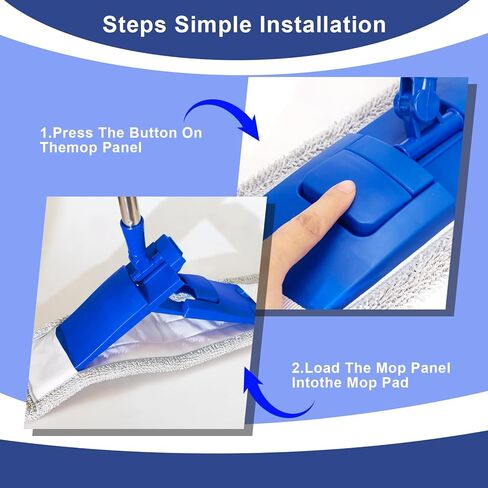 Steps Simple Installation

1.Press The Button On Themop Panel

2.Load The Mop Panel Intothe Mop Pad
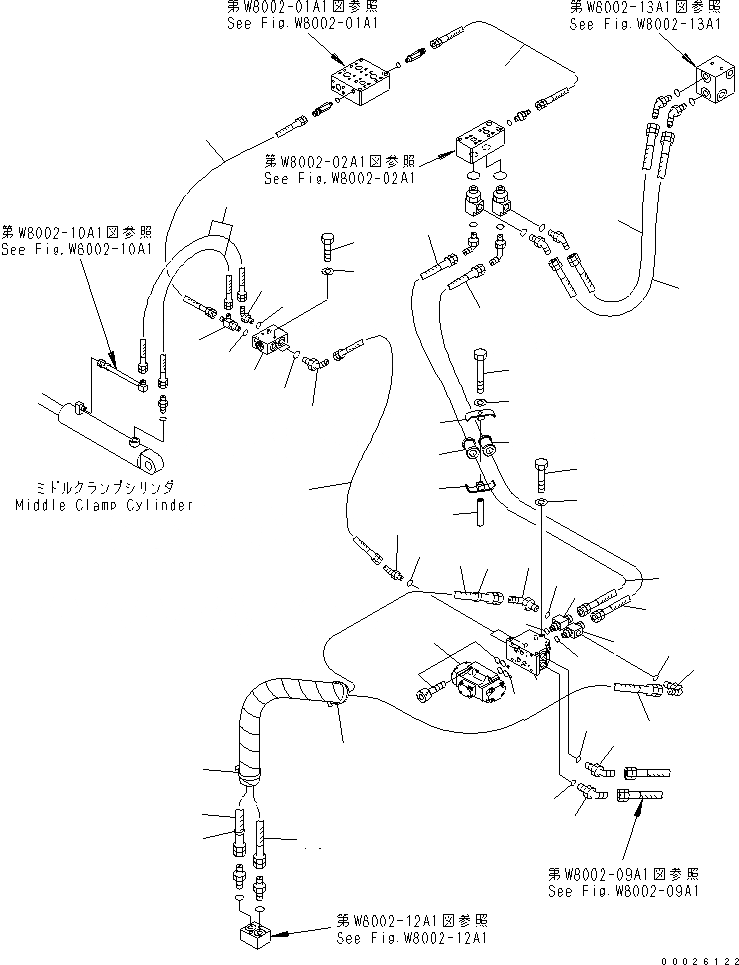 第W8002-01A1図参照
See Fig.W8002-01A1

第W8002-13A1図参照
See Fig.W8002-13A1

第W8002-02A1図参照
See Fig.W8002-02A1

第W8002-10A1図参照
See Fig.W8002-10A1

ミドルクランプシリンダ
Middle Clamp Cylinder

第W8002-09A1図参照
See Fig.W8002-09A1

第W8002-12A1図参照
See Fig.W8002-12A1

00026122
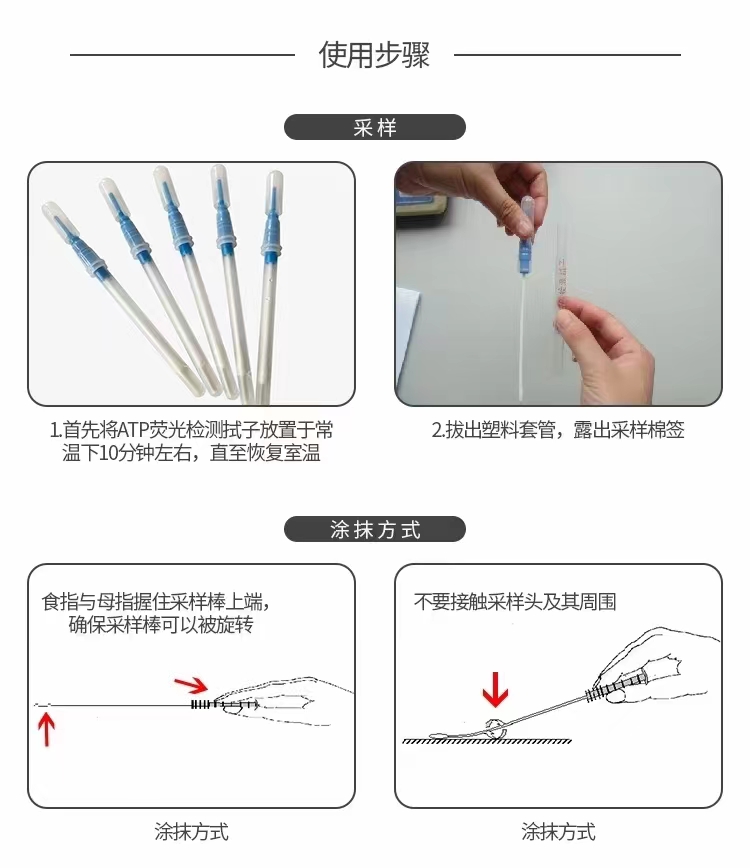 使用步骤

采样

1.首先将ATP荧光检测拭子放置于常温下10分钟左右，直至恢复室温

2.拔出塑料套管，露出采样棉签

涂抹方式

食指与母指握住采样棒上端，确保采样棒可以被旋转

涂抹方式

不要接触采样头及其周围

涂抹方式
----------------
§ **Exercise directions**: Please copy out each line above exactly as written, but not the pictures.

§ **Expected answer**:
 Steps Simple Installation

1.Press The Button On Themop Panel

2.Load The Mop Panel Intothe Mop Pad
 第W8002-01A1図参照
See Fig.W8002-01A1

第W8002-13A1図参照
See Fig.W8002-13A1

第W8002-02A1図参照
See Fig.W8002-02A1

第W8002-10A1図参照
See Fig.W8002-10A1

ミドルクランプシリンダ
Middle Clamp Cylinder

第W8002-09A1図参照
See Fig.W8002-09A1

第W8002-12A1図参照
See Fig.W8002-12A1

00026122
 使用步骤

采样

1.首先将ATP荧光检测拭子放置于常温下10分钟左右，直至恢复室温

2.拔出塑料套管，露出采样棉签

涂抹方式

食指与母指握住采样棒上端，确保采样棒可以被旋转

涂抹方式

不要接触采样头及其周围

涂抹方式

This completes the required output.